Spondylarthrite ankylosante : chiffres clés et prévalence

Les études de prévalence estiment que 0,2 à 0,3% de la population française est touchée par la spondylarthrite ankylosante. Cependant, il est admis que cette pathologie est sous-estimée du fait de la latence et de la difficulté du diagnostic, ainsi que de la méthodologie utilisée dans ces études

En France, de 130 000 à 200 000 personnes souffrent de spondylarthrite ankylosante.

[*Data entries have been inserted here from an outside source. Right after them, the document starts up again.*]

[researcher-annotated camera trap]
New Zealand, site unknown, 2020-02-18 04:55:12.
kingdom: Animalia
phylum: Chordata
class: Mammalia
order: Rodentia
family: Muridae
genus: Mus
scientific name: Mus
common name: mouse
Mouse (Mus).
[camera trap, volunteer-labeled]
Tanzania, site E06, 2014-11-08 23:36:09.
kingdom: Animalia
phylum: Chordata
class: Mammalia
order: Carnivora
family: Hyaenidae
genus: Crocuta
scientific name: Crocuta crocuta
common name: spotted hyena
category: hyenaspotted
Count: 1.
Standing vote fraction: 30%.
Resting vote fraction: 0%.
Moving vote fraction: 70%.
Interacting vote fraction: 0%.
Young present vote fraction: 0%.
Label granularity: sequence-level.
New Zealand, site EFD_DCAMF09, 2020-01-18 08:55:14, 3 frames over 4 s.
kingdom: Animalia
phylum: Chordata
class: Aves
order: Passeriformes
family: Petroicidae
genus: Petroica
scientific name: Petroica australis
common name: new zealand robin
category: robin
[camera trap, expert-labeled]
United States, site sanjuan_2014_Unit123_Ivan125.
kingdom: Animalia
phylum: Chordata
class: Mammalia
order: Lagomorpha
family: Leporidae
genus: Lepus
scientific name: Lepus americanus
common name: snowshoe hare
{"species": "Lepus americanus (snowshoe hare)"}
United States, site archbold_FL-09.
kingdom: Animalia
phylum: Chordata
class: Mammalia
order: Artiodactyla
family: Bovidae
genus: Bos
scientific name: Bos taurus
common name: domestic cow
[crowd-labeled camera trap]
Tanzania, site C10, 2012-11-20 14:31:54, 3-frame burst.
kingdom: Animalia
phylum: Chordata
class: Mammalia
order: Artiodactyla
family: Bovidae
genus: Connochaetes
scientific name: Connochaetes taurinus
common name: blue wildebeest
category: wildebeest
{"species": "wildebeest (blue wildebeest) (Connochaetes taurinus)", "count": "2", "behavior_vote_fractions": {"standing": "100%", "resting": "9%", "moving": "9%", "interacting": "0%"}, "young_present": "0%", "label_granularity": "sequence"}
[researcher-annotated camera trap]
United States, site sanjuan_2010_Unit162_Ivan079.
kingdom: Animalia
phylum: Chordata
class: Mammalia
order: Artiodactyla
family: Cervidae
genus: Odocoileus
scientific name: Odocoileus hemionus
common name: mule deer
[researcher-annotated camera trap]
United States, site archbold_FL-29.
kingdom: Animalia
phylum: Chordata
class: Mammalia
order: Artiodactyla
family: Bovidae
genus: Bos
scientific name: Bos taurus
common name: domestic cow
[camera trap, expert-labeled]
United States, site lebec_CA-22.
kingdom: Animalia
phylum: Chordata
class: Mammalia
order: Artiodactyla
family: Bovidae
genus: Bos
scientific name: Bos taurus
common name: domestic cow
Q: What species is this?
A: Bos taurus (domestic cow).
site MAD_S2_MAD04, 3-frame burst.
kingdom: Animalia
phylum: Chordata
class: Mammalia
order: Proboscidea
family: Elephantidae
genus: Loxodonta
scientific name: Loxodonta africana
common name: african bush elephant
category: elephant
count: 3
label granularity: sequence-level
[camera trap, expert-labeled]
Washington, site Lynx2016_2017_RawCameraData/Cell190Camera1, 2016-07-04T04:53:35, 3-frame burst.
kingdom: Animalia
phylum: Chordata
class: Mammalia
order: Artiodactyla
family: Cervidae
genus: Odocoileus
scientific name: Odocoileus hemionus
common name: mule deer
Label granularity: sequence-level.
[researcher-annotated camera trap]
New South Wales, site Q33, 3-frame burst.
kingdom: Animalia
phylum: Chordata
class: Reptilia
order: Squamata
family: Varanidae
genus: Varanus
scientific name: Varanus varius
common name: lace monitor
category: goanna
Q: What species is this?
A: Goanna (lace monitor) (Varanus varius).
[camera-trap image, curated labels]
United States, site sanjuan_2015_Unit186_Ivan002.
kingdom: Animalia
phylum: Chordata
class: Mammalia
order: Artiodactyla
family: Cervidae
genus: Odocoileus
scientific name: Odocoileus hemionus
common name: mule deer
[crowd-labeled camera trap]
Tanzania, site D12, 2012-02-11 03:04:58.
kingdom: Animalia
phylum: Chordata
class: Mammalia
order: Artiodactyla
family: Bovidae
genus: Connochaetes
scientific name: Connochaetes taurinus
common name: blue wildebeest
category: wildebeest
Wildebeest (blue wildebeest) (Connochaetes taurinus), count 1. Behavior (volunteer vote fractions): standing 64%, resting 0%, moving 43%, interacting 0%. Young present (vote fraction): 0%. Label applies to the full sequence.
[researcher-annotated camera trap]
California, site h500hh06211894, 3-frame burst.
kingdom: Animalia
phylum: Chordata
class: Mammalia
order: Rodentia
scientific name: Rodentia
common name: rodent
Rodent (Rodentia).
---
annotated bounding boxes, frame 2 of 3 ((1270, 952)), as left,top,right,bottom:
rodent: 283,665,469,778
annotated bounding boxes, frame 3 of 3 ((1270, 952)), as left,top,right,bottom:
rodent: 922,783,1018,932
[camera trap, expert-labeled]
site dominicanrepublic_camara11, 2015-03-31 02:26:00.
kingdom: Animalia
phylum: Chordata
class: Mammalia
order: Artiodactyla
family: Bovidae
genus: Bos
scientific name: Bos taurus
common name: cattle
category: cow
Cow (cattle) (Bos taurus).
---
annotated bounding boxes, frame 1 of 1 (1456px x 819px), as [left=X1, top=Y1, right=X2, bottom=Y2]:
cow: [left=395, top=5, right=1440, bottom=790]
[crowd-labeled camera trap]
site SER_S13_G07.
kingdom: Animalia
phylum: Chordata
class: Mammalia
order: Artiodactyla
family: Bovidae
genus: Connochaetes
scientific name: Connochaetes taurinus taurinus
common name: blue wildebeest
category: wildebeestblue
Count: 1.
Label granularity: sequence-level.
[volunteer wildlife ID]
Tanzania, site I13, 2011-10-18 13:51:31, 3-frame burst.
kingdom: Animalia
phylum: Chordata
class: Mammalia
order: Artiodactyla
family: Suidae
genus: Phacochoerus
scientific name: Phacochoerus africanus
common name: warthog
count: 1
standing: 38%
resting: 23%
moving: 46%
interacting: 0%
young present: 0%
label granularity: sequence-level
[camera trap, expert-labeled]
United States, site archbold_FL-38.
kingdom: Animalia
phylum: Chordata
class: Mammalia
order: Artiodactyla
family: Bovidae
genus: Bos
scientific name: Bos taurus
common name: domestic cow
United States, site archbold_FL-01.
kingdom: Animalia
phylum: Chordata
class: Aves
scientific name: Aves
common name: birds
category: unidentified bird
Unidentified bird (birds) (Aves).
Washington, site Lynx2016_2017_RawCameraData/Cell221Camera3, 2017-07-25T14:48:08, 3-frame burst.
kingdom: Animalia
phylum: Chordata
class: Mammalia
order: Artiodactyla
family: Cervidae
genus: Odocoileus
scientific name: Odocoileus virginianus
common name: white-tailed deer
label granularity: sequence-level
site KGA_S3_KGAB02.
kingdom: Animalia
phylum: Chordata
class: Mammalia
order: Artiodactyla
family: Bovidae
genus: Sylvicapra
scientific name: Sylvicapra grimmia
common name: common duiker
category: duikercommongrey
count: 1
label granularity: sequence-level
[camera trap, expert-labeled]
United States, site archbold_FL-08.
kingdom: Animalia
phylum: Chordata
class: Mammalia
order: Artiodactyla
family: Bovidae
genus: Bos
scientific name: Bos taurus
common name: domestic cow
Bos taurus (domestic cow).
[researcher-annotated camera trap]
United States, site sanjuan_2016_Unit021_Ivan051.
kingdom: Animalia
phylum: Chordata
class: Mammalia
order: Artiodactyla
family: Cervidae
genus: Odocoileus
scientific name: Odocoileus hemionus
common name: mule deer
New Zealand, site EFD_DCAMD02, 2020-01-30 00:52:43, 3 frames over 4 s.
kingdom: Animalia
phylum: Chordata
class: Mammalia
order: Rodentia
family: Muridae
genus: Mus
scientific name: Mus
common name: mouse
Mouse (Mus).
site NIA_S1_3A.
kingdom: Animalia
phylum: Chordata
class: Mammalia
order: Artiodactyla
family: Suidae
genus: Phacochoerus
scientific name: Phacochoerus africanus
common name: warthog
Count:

Les études de prévalence, qui cherchent à connaître la proportion de la population affectée par une pathologie, estiment que 0,2 à 0,3% de la population française est touchée par la spondylarthrite ankylosante. Cependant, il est admis que cette pathologie est sous-estimée du fait de la latence et de la difficulté du diagnostic, ainsi que de la méthodologie utilisée dans ces études.

Ces études sont en effet difficiles à réaliser du fait de la confusion possible avec d’autres pathologies auto-immunes, notamment au sein des spondylarthropathies.

On a longtemps pensé qu’il s’agissait d’une pathologie qui concerne plus les hommes que les femmes. En réalité, bien qu’il puisse en effet y avoir une prédominance masculine, celle-ci n’est pas marquée : les femmes ne seraient donc pas moins touchées que les hommes. En revanche, les cas masculins de spondylarthrite seraient généralement plus sévères.

À l’inverse de la polyarthrite rhumatoïde qui survient souvent chez l’adulte de plus de 50 ans, la spondylarthrite ankylosante se déclare le plus souvent à l’adolescence. Les premiers symptômes peuvent apparaitre encore jusqu’à l’âge de 30 ans.